L’agriculture verticale intérieure est-elle respectueuse de l’environnement?

L’agriculture hydroponique et d’autresl’agriculture verticalesont considérées par certains comme la solution pour résoudre les problèmes de sécurité alimentaire dans le monde et prévenir les pénuries alimentaires potentielles causées par une planète surpeuplée. Mais l’agriculture intérieure est-elle vraiment aussi respectueuse de l’environnement qu’on le pensait ? Est-ce une question récemment soulevée par le chroniqueur alimentaire du Washington Post Tamar Haspel.

Les avantages de l’agriculture verticale est qu’elle tire le meilleur parti de la couverture terrestre, où les plantes empilées de 10 ou 100 haut peuvent augmenter le rendement des cultures, ce qui augmente immédiatement un acre de rendement des produits agricoles à l’équivalent de 10 ou 100 acres. En outre, les plantes pousseront plus rapidement sous la lumière artificielle parce que les plantes ne sont plus limitées par des périodes de coucher du soleil. Le taux de rendement par pied carré pour la laitue est considérablement augmenté.

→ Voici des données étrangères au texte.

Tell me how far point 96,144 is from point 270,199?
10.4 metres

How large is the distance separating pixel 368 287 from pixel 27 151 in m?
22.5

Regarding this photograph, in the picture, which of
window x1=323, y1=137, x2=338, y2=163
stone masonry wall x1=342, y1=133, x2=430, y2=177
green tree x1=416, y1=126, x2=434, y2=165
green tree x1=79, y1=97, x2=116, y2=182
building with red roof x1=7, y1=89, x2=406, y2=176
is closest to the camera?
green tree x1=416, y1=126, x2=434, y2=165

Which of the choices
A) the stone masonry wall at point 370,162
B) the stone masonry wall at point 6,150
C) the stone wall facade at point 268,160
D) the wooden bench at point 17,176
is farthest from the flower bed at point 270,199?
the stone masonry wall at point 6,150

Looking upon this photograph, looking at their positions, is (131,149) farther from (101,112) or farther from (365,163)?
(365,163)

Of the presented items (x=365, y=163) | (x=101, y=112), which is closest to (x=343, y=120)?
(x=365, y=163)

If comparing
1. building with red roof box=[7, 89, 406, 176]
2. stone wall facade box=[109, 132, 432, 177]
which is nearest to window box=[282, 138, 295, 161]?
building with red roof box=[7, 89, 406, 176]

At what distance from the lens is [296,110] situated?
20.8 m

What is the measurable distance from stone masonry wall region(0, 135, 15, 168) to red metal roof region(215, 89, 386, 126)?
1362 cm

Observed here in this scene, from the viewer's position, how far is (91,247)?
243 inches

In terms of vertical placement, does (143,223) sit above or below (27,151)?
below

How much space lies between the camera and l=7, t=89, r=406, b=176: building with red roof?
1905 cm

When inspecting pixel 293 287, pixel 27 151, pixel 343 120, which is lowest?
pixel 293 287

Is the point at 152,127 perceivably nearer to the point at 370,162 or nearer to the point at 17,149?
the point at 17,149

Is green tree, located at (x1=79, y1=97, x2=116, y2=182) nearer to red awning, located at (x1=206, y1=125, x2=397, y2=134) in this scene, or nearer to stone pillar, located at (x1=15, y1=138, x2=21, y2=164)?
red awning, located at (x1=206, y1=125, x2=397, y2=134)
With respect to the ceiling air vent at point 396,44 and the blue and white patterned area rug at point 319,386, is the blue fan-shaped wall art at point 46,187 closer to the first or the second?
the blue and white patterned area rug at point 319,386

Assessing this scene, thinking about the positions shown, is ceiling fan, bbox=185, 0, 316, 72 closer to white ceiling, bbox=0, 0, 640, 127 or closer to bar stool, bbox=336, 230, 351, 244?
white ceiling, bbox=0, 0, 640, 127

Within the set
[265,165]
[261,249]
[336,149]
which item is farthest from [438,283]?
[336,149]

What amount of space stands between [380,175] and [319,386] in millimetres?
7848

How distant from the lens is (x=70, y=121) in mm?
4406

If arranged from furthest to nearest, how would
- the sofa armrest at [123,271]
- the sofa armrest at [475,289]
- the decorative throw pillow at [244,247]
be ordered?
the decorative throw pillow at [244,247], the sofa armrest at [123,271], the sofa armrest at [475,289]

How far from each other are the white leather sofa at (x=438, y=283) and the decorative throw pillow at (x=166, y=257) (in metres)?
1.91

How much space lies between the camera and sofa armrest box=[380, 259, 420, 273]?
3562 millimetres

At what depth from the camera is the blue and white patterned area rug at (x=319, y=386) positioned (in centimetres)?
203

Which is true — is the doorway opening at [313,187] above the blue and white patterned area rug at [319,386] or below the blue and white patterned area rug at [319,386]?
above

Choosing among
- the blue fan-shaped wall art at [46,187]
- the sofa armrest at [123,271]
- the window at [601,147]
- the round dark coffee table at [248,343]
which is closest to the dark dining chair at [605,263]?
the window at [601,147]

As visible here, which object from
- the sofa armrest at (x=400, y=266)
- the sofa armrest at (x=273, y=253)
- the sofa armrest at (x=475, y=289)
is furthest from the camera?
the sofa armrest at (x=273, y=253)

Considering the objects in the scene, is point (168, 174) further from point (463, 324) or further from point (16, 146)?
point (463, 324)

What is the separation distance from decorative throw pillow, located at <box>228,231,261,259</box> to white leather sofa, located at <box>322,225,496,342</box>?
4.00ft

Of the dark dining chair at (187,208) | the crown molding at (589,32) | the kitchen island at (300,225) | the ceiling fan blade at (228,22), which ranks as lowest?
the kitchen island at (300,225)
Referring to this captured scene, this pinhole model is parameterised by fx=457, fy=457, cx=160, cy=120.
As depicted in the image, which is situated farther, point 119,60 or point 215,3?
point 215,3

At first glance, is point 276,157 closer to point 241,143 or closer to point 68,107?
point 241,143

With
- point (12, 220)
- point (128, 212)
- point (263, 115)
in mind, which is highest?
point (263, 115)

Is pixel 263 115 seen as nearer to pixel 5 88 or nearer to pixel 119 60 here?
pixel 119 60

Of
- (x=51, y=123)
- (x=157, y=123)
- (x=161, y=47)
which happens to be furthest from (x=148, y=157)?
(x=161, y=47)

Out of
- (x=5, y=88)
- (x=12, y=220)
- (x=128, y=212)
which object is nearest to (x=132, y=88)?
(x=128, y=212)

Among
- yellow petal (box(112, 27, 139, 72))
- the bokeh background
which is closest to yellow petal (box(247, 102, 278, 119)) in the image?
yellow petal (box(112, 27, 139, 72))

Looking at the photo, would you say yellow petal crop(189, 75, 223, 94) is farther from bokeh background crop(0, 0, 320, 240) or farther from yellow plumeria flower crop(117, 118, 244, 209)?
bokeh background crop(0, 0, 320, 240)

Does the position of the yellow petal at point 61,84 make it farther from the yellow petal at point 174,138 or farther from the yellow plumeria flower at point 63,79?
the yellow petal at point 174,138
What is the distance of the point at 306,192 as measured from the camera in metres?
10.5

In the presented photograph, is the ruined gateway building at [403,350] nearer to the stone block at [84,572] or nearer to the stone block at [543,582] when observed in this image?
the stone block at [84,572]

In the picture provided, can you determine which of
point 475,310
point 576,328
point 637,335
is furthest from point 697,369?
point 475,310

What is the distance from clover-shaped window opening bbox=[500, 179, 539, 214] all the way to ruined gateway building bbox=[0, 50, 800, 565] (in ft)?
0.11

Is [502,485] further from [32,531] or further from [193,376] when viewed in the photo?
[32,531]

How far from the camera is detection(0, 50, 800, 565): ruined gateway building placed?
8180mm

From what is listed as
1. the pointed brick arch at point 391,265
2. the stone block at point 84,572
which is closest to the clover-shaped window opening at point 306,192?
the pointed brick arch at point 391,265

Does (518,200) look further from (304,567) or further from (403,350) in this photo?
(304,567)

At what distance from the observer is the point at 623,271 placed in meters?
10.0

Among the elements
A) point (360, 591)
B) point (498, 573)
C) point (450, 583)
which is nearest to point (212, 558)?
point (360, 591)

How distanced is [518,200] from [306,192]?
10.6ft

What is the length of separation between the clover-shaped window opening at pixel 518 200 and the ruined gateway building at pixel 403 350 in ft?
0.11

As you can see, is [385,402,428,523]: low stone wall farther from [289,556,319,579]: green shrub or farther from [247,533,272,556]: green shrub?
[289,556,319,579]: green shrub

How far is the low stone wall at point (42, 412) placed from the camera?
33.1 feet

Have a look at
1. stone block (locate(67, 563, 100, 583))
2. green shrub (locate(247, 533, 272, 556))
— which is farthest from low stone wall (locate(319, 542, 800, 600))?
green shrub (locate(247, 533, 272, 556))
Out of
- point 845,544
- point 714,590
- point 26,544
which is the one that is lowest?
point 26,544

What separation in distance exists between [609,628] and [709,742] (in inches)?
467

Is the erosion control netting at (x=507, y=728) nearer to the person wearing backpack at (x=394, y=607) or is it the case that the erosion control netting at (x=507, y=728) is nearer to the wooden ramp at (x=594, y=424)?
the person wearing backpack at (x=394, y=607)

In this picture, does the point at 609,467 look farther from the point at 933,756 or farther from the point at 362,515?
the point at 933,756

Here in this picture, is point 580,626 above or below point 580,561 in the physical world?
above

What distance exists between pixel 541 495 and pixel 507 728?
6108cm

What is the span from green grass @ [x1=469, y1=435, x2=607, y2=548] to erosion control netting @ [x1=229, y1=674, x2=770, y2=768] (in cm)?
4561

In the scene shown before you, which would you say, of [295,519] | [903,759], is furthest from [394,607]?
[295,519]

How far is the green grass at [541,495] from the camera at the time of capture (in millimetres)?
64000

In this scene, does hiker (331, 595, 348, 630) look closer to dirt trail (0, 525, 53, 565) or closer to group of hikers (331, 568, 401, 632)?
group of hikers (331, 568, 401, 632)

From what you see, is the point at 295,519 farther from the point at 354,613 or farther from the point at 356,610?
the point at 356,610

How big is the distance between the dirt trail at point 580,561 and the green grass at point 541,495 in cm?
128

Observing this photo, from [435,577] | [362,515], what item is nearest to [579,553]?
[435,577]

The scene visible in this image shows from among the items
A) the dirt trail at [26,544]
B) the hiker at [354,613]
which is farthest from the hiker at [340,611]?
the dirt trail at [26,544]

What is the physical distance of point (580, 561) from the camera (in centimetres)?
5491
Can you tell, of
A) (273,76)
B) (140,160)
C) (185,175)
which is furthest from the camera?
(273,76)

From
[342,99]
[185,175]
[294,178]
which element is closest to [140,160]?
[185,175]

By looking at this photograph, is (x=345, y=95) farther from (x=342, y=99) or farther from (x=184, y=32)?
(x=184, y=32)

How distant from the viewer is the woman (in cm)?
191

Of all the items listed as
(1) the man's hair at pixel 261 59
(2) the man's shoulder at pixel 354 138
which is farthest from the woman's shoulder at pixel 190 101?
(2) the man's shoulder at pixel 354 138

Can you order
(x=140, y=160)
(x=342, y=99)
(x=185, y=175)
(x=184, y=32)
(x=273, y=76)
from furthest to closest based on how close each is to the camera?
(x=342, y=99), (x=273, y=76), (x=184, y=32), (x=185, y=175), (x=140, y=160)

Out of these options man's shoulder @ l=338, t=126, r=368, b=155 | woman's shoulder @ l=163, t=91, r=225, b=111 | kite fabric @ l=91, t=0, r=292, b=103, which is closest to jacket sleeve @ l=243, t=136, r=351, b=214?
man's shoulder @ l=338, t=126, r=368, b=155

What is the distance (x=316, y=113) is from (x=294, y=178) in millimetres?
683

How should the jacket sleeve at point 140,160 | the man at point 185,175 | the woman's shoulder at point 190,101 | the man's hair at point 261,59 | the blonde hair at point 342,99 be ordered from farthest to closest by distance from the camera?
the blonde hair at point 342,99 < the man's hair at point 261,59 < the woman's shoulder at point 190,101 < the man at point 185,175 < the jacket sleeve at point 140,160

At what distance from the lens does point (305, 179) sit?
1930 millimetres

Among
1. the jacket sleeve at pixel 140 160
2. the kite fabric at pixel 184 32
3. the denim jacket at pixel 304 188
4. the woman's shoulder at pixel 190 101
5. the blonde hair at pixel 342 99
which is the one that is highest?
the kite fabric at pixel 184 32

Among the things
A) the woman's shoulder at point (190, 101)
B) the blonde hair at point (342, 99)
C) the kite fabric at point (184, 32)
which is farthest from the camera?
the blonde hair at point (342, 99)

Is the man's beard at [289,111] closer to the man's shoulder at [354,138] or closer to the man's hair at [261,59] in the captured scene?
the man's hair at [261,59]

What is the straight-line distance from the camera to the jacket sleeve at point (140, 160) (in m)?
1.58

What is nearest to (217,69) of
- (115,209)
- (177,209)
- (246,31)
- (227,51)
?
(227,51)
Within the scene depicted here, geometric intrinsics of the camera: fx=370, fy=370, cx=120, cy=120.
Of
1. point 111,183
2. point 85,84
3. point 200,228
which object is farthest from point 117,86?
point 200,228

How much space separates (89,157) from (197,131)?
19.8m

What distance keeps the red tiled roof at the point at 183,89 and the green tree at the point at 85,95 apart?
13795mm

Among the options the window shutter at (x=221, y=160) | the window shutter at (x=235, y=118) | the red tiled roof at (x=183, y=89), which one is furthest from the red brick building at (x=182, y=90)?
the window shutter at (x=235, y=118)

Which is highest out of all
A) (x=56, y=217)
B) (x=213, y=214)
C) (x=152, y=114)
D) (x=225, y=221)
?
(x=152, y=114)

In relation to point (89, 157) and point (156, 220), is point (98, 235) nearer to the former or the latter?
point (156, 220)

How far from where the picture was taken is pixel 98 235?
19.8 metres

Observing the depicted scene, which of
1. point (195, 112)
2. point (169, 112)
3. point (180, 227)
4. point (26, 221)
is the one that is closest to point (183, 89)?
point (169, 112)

L’agriculture à l’intérieur réduit également le gaspillage d’engrais et d’eau parce que les plantes ne sont nourries que de la quantité d’engrais dont elles ont besoin par l’eau (hydroponique) ou induits en erreur sur des racines sèches (aéroponiques). Cela réduit également la pollution potentielle de l’eau, où les ruissellements provenant d’engrais agricoles pourraient déclencher des proliférations d’algues dans les rivières, les lacs et les estuaires.

La nouvelle technique agricole peut réduire la consommation d’eau de 95 %.

En raison du climat contrôlé, aucun ravageur ou maladies n’est hébergé par le sol, et il nécessite moins de pesticides agricoles. Ainsi, les organismes, y compris les travailleurs agricoles, les abeilles mellifeuales, et d’autres plantes et animaux sont exposés à des substances moins toxiques.

Les études actuelles ont également trouvé peu de différence dans les niveaux de nutrition des laitues cultivées naturellement sous le soleil, et par la lumière artificielle.

Cependant, il y a quelques inconvénients, y compris le coût plus élevé, et une grande empreinte carbone de l’agriculture intérieure pourrait générer.

Les techniques agricoles traditionnelles tirer le meilleur parti de la lumière du soleil, mais l’éclairage intérieur repose fortement sur l’éclairage artificiel, qui peut consommer beaucoup d’électricité.

La lumière artificielle utilisée pour remplacer la lumière du soleil peut être une activité énergivore. Selon Louis Albright, directeur des résultats de l’Université Cornell en agriculture de l’environnement contrôlé, pour chaque kilogramme de laitue d’intérieur, il émet environ quatre kilogrammes de dioxyde de carbone.

Cela n’inclut pas l’énergie nécessaire au contrôle de l’humidité, à la ventilation, au chauffage et au refroidissement nécessaires à la formation du système d’agriculture intérieure complet.

Selon l’article, la production de laitue d’intérieur pourrait avoir une empreinte carbone 7 à 20 fois supérieure à la production de laitue extérieure.

Un éclairage encore plus efficace présente des limites importantes aux améliorations. Un porte-parole de Philips Lighting estimeLEDles lumières deviendront 10% plus efficaces. Albright estime que 50% ou plus est réalisable, mais actuellement seulement 50% de l’électricité est efficacement convertie en lumière dans les ampoules LED.

L’article suggère ensuite de pomper le dioxyde de carbone dans l’air pourrait rendre l’éclairage plus efficace, puisque les plantes photosynthèsent le dioxyde de carbone s’il ya plus de celui-ci dans l’atmosphère, et les plantes peuvent croître tout aussi bien avec la même quantité de lumière.

Toutefois, même avec ces méthodes en place, il ne s’élèvera qu’à 40 % d’amélioration de l’efficacité à court terme, ce qui n’est pas suffisant pour rendre les fermes intérieures compétitives sur le plan climatique.

L’article conclut pour l’agriculture intérieure la source de l’énergie et de l’électricité détermine l’empreinte carbone totale.